Egypt: support for health services and access to detainees are ICRC priorities

01-02-2011 Interview

One week into the protests that are shaking Egypt, the ICRC is working together with the Egyptian Red Crescent Society to gain a clearer picture of the humanitarian situation and the resulting needs. Eric Marclay, the ICRC's head of delegation ad interim, explains.

What can you tell us about the current situation in Egypt, and what are your main concerns?

We are closely following developments in Cairo and other major cities, particularly in terms of their humanitarian consequences. We remain in close contact with our partner, the Egyptian Red Crescent. We are also sharing information with other humanitarian organizations to make sure that the needs on the ground are understood and to coordinate any potential action.

We deplore the loss of life and injuries that have already occurred and that continue to occur. Because even larger demonstrations are expected to take place, we are concerned that there may be even more casualties. Despite the curfew imposed, there has been no let-up in protests. In residential neighbourhoods, people are organizing to protect their property from looters.

Both the authorities and the protesters have an obligation to respect life and human dignity at all times. It's important to reiterate this basic principle of humanity.

Is the ICRC planning to visit the people arrested during the recent clashes?

Reports that hundreds of people have been arrested since the demonstrations began are another matter of concern. So far, the exact numbers remain unconfirmed. We have offered our services to the Egyptian authorities to carry out visits to detainees, including to people arrested in connection with the current events, to assess their conditions of detention and their treatment. We are already visiting detainees in a number of other countries across the world and in the region, notably in Tunisia. Our findings and observations are shared solely with the authorities concerned.

What are the most pressing needs that require immediate action?

There have been reports of wounded people who were unable to get to a hospital quickly enough. First-aid posts have had to be improvised in neighbourhoods.

A basic principle of humanity holds that the sick and wounded – like medical personnel, vehicles and facilities – must be spared the effects of the disturbances. Everything feasible must be done to ensure that suitable medical care is provided in a timely manner for all those who require it.

With the Egyptian Red Crescent we have agreed on how we can best meet needs, particularly in terms of first aid and emergency medical services. We stand ready to assist the Egyptian Red Crescent. We have also informed Egypt's health ministry that we are prepared to provide medical services and expertise.

What activities are the ICRC and the Egyptian Red Crescent carrying out in the country?
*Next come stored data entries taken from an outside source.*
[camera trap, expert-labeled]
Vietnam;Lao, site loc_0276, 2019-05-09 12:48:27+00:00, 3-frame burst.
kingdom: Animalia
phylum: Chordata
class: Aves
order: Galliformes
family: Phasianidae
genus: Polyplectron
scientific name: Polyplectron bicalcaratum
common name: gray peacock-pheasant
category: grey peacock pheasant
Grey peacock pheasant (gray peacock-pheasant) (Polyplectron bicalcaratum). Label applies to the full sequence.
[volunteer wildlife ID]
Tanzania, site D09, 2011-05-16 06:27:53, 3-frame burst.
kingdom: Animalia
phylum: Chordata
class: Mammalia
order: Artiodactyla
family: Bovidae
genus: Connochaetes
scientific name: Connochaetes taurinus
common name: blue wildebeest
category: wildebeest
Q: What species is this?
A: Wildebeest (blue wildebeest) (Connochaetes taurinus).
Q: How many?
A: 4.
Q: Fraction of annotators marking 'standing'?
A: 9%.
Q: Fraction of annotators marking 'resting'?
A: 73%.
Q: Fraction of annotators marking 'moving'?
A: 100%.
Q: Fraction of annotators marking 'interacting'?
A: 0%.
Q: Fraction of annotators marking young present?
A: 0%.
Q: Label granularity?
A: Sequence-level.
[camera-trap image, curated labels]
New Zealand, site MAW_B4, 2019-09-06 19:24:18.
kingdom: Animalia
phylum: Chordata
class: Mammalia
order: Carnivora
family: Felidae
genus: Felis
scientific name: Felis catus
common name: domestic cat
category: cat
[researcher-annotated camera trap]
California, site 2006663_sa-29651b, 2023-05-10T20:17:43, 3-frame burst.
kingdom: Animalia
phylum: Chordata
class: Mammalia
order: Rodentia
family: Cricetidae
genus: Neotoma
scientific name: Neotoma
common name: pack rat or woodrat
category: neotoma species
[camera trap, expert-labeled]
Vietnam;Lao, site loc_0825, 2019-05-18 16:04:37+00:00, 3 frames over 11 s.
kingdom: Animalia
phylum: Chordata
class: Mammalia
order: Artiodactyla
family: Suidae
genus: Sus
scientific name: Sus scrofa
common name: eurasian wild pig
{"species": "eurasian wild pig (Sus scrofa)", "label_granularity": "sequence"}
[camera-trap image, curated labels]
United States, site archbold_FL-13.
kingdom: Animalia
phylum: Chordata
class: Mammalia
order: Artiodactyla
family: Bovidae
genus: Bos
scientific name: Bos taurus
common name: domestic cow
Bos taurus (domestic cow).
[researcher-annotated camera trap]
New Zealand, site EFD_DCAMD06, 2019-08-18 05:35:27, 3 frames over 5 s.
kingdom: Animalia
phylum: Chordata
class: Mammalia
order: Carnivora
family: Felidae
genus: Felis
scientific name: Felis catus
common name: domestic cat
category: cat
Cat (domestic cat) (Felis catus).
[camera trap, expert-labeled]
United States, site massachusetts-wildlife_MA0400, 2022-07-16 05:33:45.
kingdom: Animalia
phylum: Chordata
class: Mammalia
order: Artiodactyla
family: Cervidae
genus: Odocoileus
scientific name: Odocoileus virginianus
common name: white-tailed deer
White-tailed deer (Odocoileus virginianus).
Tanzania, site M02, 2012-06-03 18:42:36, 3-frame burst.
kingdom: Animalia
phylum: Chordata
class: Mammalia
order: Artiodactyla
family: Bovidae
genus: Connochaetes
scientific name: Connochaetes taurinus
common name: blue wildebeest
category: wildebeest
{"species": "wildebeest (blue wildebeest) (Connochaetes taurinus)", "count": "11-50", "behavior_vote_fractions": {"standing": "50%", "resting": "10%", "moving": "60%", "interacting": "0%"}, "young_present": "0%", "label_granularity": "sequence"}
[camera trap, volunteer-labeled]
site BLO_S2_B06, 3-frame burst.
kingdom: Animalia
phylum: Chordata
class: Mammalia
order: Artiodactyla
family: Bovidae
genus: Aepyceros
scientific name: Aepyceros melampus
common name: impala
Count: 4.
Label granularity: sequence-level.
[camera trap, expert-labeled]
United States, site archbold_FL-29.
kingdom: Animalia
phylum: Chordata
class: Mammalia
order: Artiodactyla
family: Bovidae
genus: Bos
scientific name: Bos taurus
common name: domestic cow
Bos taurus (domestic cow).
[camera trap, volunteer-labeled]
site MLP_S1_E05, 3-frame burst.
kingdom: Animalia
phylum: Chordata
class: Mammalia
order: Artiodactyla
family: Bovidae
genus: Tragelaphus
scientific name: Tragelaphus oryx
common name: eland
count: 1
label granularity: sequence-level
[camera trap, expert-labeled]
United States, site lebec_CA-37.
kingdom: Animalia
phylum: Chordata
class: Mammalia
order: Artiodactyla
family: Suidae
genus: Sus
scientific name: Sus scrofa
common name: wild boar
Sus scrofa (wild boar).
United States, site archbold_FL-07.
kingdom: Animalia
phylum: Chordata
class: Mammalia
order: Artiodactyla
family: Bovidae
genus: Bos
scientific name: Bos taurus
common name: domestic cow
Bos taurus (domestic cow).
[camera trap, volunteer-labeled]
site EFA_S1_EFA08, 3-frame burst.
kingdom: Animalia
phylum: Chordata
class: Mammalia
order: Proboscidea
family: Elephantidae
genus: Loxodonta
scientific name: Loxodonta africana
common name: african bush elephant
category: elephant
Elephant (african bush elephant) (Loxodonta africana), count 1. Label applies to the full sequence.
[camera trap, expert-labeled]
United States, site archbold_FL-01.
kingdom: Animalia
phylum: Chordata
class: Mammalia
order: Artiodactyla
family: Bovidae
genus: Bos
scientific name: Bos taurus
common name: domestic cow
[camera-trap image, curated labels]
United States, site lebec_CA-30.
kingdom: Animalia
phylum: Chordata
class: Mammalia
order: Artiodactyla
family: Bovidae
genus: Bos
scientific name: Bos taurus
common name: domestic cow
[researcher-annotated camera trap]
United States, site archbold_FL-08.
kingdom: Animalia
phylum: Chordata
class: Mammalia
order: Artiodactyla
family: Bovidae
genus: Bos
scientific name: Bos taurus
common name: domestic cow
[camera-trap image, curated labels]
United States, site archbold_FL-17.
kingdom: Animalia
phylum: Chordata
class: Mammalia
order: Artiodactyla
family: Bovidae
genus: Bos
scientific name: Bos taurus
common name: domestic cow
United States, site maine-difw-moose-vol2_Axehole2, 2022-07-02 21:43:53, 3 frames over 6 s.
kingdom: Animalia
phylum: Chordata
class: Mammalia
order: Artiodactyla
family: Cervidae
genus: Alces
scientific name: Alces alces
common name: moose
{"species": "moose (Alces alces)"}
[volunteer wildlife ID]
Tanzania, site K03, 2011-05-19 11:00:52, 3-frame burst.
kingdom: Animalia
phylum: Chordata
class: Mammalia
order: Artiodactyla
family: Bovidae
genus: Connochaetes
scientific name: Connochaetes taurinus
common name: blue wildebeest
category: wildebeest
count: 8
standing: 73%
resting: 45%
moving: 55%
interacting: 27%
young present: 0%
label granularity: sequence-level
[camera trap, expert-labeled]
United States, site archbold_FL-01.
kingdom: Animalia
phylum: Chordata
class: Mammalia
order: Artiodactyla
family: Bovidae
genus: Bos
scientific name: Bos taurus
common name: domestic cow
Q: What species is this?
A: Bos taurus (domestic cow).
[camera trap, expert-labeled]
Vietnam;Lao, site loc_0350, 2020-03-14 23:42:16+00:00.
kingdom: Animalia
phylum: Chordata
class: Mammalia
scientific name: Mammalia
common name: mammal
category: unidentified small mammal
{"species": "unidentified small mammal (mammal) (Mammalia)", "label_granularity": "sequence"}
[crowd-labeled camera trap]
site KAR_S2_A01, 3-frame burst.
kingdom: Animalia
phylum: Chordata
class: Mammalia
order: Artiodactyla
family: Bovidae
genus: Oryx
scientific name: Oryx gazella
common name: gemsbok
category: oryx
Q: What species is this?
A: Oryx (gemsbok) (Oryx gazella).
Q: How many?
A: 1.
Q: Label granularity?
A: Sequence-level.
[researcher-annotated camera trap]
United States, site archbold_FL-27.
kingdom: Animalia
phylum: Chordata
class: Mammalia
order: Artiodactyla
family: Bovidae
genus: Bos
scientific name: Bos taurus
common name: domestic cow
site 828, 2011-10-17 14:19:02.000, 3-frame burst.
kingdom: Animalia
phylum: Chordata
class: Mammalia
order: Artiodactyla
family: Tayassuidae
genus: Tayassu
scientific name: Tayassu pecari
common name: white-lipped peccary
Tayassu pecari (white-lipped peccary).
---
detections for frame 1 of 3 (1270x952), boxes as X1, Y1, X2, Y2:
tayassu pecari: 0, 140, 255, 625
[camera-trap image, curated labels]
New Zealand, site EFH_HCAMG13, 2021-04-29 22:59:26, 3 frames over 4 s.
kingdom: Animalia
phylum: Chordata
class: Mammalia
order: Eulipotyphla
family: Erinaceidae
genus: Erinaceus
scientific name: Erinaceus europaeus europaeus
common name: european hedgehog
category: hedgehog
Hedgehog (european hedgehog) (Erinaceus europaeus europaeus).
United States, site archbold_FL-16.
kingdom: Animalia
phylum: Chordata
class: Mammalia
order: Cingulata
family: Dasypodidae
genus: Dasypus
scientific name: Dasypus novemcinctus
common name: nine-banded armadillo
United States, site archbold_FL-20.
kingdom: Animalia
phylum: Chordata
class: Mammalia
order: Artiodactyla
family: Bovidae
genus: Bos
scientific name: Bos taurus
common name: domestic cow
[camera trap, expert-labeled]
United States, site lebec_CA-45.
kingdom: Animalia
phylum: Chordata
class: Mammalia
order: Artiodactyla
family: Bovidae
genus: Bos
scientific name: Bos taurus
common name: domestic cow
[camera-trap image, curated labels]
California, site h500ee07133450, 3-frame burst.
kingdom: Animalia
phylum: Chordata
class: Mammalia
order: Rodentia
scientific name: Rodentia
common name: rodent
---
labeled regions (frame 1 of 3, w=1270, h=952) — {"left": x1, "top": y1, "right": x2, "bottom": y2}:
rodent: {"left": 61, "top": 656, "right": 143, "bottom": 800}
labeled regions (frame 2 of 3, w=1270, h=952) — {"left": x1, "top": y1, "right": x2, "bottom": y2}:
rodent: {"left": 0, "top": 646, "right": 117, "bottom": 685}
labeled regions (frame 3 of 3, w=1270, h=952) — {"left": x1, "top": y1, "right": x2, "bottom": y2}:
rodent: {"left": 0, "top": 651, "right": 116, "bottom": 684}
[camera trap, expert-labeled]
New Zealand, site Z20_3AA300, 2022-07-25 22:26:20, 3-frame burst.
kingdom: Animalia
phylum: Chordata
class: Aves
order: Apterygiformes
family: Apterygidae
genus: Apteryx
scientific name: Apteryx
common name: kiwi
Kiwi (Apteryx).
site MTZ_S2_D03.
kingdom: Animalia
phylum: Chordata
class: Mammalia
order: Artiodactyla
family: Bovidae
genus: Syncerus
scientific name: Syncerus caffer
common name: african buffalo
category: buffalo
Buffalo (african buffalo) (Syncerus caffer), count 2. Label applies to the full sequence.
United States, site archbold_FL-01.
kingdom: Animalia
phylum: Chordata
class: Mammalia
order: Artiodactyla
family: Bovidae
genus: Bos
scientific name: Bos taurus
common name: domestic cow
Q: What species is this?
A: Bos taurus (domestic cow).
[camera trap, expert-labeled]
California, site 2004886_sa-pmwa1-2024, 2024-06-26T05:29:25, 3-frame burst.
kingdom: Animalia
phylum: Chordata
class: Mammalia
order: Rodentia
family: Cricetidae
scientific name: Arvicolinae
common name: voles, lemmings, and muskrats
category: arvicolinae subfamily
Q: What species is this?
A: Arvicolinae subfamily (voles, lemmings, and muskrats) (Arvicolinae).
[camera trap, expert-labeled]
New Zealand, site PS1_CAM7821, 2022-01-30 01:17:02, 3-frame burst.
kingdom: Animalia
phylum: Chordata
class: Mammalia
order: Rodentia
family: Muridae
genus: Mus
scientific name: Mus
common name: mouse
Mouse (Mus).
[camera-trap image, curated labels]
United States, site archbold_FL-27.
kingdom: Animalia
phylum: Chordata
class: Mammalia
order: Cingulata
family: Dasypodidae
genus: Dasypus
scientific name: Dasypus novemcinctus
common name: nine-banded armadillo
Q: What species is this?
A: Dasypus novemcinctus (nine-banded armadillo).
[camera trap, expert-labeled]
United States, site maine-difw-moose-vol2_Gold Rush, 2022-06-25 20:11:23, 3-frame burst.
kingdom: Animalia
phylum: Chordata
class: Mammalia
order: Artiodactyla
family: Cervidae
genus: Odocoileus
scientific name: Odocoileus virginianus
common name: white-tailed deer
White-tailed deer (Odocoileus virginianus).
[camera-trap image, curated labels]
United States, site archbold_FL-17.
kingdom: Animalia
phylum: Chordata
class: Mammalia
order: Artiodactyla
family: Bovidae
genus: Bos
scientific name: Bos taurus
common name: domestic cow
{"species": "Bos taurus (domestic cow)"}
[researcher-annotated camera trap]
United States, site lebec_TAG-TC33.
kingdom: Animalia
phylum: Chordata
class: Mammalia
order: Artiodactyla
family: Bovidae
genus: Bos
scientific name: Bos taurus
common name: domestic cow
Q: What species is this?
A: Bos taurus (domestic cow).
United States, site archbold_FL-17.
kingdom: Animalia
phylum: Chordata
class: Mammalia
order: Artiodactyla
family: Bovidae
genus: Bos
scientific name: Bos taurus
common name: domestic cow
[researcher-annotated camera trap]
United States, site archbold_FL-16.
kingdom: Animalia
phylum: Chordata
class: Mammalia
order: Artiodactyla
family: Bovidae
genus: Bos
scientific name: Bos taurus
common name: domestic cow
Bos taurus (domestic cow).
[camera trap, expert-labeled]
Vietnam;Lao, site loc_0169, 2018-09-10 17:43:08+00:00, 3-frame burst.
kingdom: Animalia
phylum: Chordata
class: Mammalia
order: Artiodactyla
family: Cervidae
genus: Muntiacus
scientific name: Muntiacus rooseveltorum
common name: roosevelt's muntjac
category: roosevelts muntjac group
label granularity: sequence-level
Our first priority now is to gain a clearer picture of what is needed in terms of medical services and visits to detainees. We are also stepping up our efforts to help people in Egypt, especially refugees and migrants from the Horn of Africa, to keep in touch with relatives abroad.

A team of specialists has just arrived in the country to support our staff already on the ground. This will bring the number of our staff in the country to 46, including seven expatriates. They are facing significant challenges, as the ongoing unrest makes it difficult to move around in Cairo, where the ICRC's delegation is based. On top of that, the disruption of certain means of communication adds to the difficulties.

The ICRC delegation in Cairo has also been serving as a regional centre promoting the national implementation of international humanitarian law and its incorporation into military training and academic curricula in Egypt and elsewhere in the Arab world.

Finally, the ICRC, in cooperation with the International Federation of Red Cross and Red Crescent Societies, provides support for the Egyptian Red Crescent and has helped it establish a contingency plan for possible emergencies at the frontier with the Gaza Strip.